City Roast Columbian coffee costs  $7.80 per pound.

French Roast Columbian coffee cost  $8.10 per pound.

In total, we have to make 20 pound blend.

Blend costs   $7.92 per pound.

Let number of pounds of City Roast Columbian coffee  = $x$.

Let number of pounds of French Roast Columbian coffee   = $y$.
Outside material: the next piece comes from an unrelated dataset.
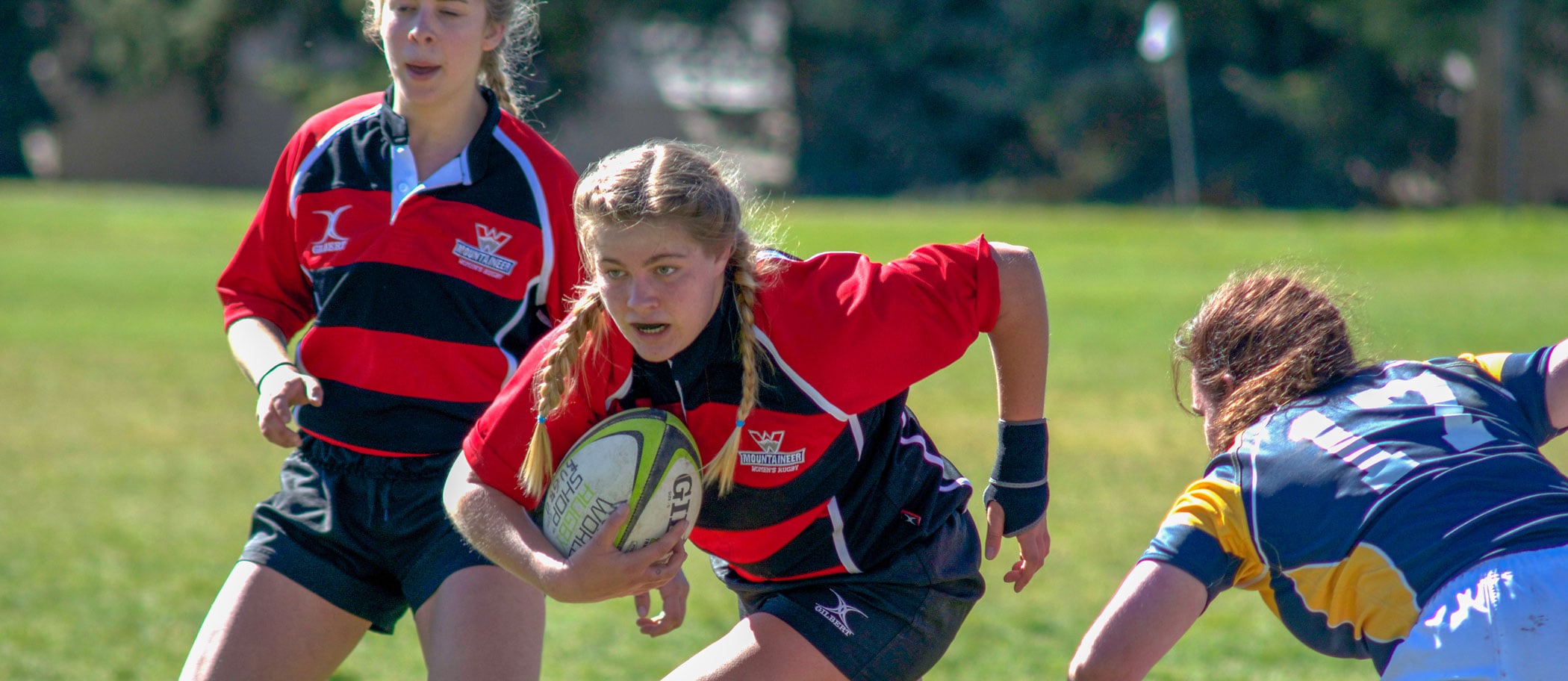 Women's rugby team playing a tough game.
As joseph has to make 20 pounds blend in total so,

$x+y=20$

And if we will balance the total amount of money then,

$$\begin{gathered} 7.80x+8.10y=20\times 7.92 \\ 7.80x+8.10y=158.4 \end{gathered}$$

Now we have 2 equations as 

$$\begin{gathered} x+y=20 \\ 7.80x+8.10y=158.4 \end{gathered}$$

From the first equation,

$x=20-y$

Now we will substitute this value in the second equation.

$$\begin{gathered} 7.80x+8.10y=158.4 \\ 7.80\left(20-y\right)+8.10y=158.4 \\ 156-7.80y+8.10y=158.4 \\ 0.3y=158.4-156 \\ 0.3y=2.4 \\ 3y=24 \\ y=8 \end{gathered}$$

Therefore the pounds of French Roast Columbian coffee = 8 pounds.

Now put this value in the equation 

$$\begin{gathered} x=20-y \\ x=20-8 \\ x=12 \end{gathered}$$

Therefore the pounds of French Roast Columbian coffee = 12 pounds.

Substitute $12$ for $x$ and $8$ for $y$ in the first equation formed.

$\begin{array}{rcl}x+y& =& 20\\ 12+8& =& 20\\ 20& =& 20\end{array}$

It is a true statement.

Again, substitute the values in the second equation formed.

$\begin{array}{rcl}7.80x+8.10y& =& 158.4\\ 7.80·12+8.10·8& =& 158.4\\ 93.6+64.8& =& 158.4\\ 158.4& =& 158.4\end{array}$

This is also a true statement.

So the point satisfies both the equations.